§ **Work instructions**
Can you extend the post below about seeing the Indy film Crystal Skull, picking up right after its final sentence?

§ **Page text**
- - - - -
Well the wife and I finally secured a sitter and were able to catch this flick last night so I figure I best post some thoughts while the movie is still fresh. We actually had sneak preview tickets to go attend a special screening with other lucky ticket holders and the reviewing press on May 19th but the theater was overbooked and we thought about the hassle of standing in line for hours and I finally decided that "I'm getting too old for this ^^^^."
We did that for Revenge of the Sith and it was a euphoric experience but I decided for Indy we can wait.
So we go last night and very shortly into the film I realized one thing. I'm ready for film to say its final goodbye and let HD reign. We saw Iron Man and Prince Caspian on glorious DLP screens and was let down by the presentation of Crystal Skull. The whole reel was scratched and caused those frustrating black lines to run through the picture for the majority of the flick. At one point my wife leaned over and asked if the film was supposed to look like that (she was familiar with the "slightly damaged" look of earlier Spielberg films; Saving Private Ryan, Minority Report, etc.) but alas I had to tell her that no, its just our lowsy print, and to just pretend that we really were watching a film that had been around since the 50's.
But the screen has huge, the sound was cranked to ten and the movie, well, in spite of the presentation I liked it. A lot.
I *loved* Indy's characterization in this movie. He really came off the way I hoped he would; the Indy equivalent of Clint Eastwood in Unforgiven. He was assured, cocky, weathered, and *damn* competent. At first I assumed we'd see him up to all of his classic dirty tricks; biting, cheating, hiding behind children, etc. But then I realized that while those are classic down and dirty survival techniques they're also acts of *desperation*. This Indy was beyond that. He wasn't kinder or gentler, he just didn't need to fight so dirty because he's that good at staying alive. I liked that he was never on the verge of panic over dying like in his earlier adventures (hanging on the edge of the pit in the opening of Raiders or "We are going to DIE!" in Temple of Doom.) He was obviously concerned over the nuke going off but never came close to losing his cool. And if a nuke won't panic him, you know for the rest of the flick that NOTHING will. I LOVED that.
Let me address the nuke for a second. I have NO problem with how he survived it. Is it technically realistic? Hell no. Unless you take into account the *clearly established* world these movies take place in. Regardless of anyone's real life opinions on God, the Indy movies operate under the assumption that the God of the Bible is very much real. The Ark and Holy Grail proved that. Of course we know that the "grail" was never reported in the Bible to have any powers but the movies obviously suggest that it does because it was used by Christ.
- - - - -
§ **Data lines**

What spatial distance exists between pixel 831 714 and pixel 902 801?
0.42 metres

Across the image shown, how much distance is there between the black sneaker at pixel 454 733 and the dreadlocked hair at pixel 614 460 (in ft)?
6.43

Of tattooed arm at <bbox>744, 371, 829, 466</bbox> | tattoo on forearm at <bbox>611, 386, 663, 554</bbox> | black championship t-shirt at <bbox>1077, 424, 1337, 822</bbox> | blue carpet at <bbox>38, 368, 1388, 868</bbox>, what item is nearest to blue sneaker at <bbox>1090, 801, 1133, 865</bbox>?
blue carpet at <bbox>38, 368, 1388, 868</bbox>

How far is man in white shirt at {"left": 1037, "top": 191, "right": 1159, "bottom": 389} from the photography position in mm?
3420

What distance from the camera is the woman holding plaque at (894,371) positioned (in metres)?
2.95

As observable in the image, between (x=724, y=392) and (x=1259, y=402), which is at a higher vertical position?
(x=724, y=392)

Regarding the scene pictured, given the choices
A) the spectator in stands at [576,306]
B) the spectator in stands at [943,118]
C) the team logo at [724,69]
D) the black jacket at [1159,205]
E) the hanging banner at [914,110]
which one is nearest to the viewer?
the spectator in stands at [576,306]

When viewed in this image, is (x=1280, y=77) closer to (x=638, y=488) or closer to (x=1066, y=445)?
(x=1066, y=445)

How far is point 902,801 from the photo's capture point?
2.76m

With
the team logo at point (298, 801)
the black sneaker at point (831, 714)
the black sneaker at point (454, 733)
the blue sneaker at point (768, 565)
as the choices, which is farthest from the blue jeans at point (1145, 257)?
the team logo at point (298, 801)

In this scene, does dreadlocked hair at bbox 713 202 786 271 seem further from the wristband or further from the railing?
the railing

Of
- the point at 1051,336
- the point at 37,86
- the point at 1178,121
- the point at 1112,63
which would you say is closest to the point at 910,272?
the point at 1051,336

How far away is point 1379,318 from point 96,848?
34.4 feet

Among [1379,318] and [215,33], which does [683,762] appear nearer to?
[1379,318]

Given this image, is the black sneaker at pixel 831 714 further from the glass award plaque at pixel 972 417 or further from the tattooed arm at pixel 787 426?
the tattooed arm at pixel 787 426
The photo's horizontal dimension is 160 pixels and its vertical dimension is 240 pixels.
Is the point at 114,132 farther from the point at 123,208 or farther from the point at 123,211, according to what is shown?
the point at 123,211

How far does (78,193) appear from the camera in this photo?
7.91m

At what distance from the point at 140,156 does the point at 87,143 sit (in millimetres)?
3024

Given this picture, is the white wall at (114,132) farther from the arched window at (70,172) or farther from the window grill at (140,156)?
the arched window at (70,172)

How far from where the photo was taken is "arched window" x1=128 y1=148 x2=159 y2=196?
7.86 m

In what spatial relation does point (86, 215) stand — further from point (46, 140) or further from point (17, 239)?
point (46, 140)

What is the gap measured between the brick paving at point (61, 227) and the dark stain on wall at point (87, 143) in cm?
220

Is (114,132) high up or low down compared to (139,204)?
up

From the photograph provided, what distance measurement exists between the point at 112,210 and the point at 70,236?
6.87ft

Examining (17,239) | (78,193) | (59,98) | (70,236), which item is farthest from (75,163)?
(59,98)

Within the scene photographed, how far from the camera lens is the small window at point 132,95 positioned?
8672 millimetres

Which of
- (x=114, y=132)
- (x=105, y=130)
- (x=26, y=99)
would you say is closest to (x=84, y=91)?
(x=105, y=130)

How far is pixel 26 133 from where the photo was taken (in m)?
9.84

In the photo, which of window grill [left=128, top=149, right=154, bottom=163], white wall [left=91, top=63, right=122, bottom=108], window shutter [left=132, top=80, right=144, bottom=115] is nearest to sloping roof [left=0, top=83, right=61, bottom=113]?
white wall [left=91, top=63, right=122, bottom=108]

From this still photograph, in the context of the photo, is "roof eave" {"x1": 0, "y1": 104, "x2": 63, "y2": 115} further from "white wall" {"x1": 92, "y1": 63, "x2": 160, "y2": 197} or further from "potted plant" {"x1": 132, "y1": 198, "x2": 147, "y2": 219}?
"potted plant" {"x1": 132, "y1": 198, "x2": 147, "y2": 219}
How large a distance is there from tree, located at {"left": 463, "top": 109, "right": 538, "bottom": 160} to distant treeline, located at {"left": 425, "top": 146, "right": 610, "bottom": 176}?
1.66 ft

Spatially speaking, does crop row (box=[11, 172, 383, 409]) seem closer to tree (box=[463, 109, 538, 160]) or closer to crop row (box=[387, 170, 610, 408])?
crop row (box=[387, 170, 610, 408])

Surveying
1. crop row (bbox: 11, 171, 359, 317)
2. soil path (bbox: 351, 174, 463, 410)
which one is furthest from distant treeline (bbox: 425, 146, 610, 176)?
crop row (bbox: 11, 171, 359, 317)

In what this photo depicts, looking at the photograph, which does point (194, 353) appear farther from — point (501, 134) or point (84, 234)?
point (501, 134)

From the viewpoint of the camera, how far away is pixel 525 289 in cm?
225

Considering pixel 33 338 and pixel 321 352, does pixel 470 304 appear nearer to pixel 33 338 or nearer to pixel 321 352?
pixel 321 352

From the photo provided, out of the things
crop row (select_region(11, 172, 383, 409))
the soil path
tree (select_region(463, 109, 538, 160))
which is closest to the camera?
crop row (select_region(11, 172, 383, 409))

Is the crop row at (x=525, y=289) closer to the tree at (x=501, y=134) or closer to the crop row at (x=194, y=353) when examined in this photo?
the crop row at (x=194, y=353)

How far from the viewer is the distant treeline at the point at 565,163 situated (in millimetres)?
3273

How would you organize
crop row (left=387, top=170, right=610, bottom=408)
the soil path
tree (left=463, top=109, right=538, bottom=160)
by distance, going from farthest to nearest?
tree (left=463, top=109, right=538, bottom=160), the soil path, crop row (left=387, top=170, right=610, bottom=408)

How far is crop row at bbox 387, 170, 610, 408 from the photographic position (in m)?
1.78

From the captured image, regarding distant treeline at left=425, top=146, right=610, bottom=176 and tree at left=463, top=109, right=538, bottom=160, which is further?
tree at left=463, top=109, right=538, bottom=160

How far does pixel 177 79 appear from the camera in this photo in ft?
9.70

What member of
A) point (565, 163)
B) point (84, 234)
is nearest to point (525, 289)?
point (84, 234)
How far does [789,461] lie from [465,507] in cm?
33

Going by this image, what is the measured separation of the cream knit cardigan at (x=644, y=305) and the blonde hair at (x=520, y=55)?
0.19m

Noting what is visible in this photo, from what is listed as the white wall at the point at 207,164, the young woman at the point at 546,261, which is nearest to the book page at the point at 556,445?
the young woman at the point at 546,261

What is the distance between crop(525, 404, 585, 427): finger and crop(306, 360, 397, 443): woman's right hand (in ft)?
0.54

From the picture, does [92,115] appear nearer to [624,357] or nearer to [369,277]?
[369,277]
- - - - -
§ **Answer to the problem**
God obviously favored Indy at the end of Raiders and with one more battle in proximity of the Ark with enemies who had no regard for preserving it (you even clearly see its box get damaged) I take the fridge as God saying, "Here Indy, one last miracle for not abusing my ark." So he was preserved in the fridge like Jonah in the whale and on with the rest of the movie. Within the context of the story and miracles that have ALREADY been shown (and accepted without question by the audience I might add) the fridge works. If it had occurred at the end of the movie (like Indy's surviving the wrath of God when the ark was opened) I don't think people would have had a problem with it. "Oh yeah, these movies always end with something supernatural." But put it at the beginning and then suddenly its absurd and unrealistic. Not quite.
I'd rank Crystal Skull slightly below Raiders and Doom and far above Last Crusade.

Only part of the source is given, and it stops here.